La divisione ecclesiale ha portato a parlare abitualmente delle differenze tra il monachesimo d'Oriente e quello d'Occidente piuttosto che di ciò che esse hanno in comune 21). Ci sono realmente tali differenze, e qual è il loro peso?

1. Una reale differenza di antica origine consiste nel fatto che in Occidente, a differenza dell'Oriente, l’anacoresi, la vita eremitica, ha trovato scarso accesso. E' vero che anche in Oriente il primato è dato alla vita cenobitica e che questa è considerata come la forma classica (a partire da Pacomio e da Basilio il Grande), ma ci sono sempre stati, a fianco dei coenobia, dei solitari isolati. Va ricordata, infatti, in questo contesto, la tendenza in Oriente a scoraggiare i solitari a causa della loro indipendenza. Già l'imperatore Giustiniano (527-565), il grande organizzatore del monachesimo bizantino, prescrive che il numero degli anacoreti rimanga limitato e che la loro cella dovrà trovarsi all'interno della recinzione del monastero. Anche al Monte Athos si stava portando avanti un tale obiettivo. Il Typikon di Atanasio, per esempio, limitava a cinque il numero di kelliotes (solitari) relativi alla Lavra 22). Questi cinque, ai quali era permessa l'ascesi in solitudine, dovevano avere delle ragioni spirituali ed essere in grado di sostenere sé stessi. Il Typikon dell'imperatore Giovanni Zimisce (o Tzimiskès), prima costituzione ufficiale del monachesimo athonita (972), constata infatti l'esistenza di solitari ma, allo stesso tempo, determina che la loro ammissione all’ascesi nella solitudine spetti agli abati 23). Il Typikon del 1045 (dell'imperatore bizantino Costantino IX Monomaco. Ndt) passa sotto silenzio i solitari, ciò che indica un’ulteriore limitazione della loro indipendenza. L'ascesi nella solitudine è dunque normalmente consentita anche in Oriente, senza tuttavia essere puramente e semplicemente la forma ideale di vita monastica. Considerata nel suo insieme essa costituisce una ricchezza tradizionale del monachesimo orientale, ad imitazione della quale anche l’Occidente rimane aperto. Ma essa non è una differenza ecumenica di peso.

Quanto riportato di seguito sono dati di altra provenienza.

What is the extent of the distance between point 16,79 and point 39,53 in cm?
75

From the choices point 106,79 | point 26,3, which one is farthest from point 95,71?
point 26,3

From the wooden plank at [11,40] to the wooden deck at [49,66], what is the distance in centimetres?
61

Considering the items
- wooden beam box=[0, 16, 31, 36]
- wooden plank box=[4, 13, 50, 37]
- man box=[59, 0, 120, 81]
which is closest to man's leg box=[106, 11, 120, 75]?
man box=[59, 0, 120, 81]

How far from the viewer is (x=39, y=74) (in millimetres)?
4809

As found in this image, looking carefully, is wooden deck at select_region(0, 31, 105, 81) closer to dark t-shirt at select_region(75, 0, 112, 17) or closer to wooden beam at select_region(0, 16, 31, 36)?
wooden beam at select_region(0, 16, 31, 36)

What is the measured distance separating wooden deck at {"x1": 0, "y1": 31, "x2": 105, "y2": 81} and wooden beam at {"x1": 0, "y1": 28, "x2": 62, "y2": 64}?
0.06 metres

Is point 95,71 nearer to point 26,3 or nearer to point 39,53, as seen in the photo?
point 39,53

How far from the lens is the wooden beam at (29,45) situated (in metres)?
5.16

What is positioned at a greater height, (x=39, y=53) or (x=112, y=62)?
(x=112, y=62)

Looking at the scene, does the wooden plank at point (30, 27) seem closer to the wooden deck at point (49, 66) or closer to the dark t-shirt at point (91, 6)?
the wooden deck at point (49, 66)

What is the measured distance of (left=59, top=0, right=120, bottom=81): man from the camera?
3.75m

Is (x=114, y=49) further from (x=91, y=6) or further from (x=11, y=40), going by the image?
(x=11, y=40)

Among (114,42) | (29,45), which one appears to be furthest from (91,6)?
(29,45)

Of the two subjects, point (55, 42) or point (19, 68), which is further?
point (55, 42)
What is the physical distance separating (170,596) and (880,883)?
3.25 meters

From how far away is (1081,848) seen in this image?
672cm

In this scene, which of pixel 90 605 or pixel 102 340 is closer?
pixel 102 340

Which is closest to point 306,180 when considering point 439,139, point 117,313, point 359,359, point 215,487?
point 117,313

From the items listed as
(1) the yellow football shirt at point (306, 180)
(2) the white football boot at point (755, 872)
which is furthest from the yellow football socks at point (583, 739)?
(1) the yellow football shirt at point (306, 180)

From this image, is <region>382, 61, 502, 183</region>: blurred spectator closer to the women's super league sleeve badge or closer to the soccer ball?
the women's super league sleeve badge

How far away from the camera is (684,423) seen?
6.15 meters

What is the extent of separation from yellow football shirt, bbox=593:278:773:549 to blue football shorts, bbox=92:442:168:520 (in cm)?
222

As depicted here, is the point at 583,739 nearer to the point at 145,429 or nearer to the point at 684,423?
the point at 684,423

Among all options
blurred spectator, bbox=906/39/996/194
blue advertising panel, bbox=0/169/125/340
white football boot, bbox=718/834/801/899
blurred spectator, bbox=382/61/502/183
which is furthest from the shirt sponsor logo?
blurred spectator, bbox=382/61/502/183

2. Durante il Medioevo si è introdotto nel monachesimo orientale, in collegamento tra l'altro con le forze centrifughe dell’ascesi solitaria, un rilassamento della vita monastica che culminò nell’idioritmia (L'idioritmia è la tendenza a vivere secondo il proprio ritmo, non soggetti a una regola. Ndt), secondo la quale la vita del monaco è adattata ad un ritmo che, in misura considerevole, gli è proprio. L’idioritmia, che significa, di fatto, l'abolizione della rinuncia monastica (della povertà) e l'eliminazione dell’obbedienza, questa virtù cardinale monastica, apparve nei primi anni del XV secolo sull’Athos e formò, in realtà, durante i secoli una certa opposizione alla natura comunitaria della vita monastica sempre attiva in Occidente. Tuttavia, il fatto che molto presto l’idioritmia sia stata additata come una forma decadente della vita monastica (si veda, ad esempio, lo scritto "Contro l’idioritmia" del monaco Pacomio intorno al 1530, o il Typikon del 1574 (Del Patriarca Geremia II. Ndt) 24) e che, sulla base di una comprensione e di una auto-affermazione di sé in conformità con questo giudizio, la vita cenobitica ha quasi completamente ritrovato il suo posto oggi, non ci permette di parlare di una differenza tra il monachesimo d’Occidente e quello d’Oriente. L'idioritmia è soprattutto una manifestazione deviante della vita cenobitica classica nel monachesimo orientale; essa appartiene più o meno al passato e per questo motivo non ne teniamo conto.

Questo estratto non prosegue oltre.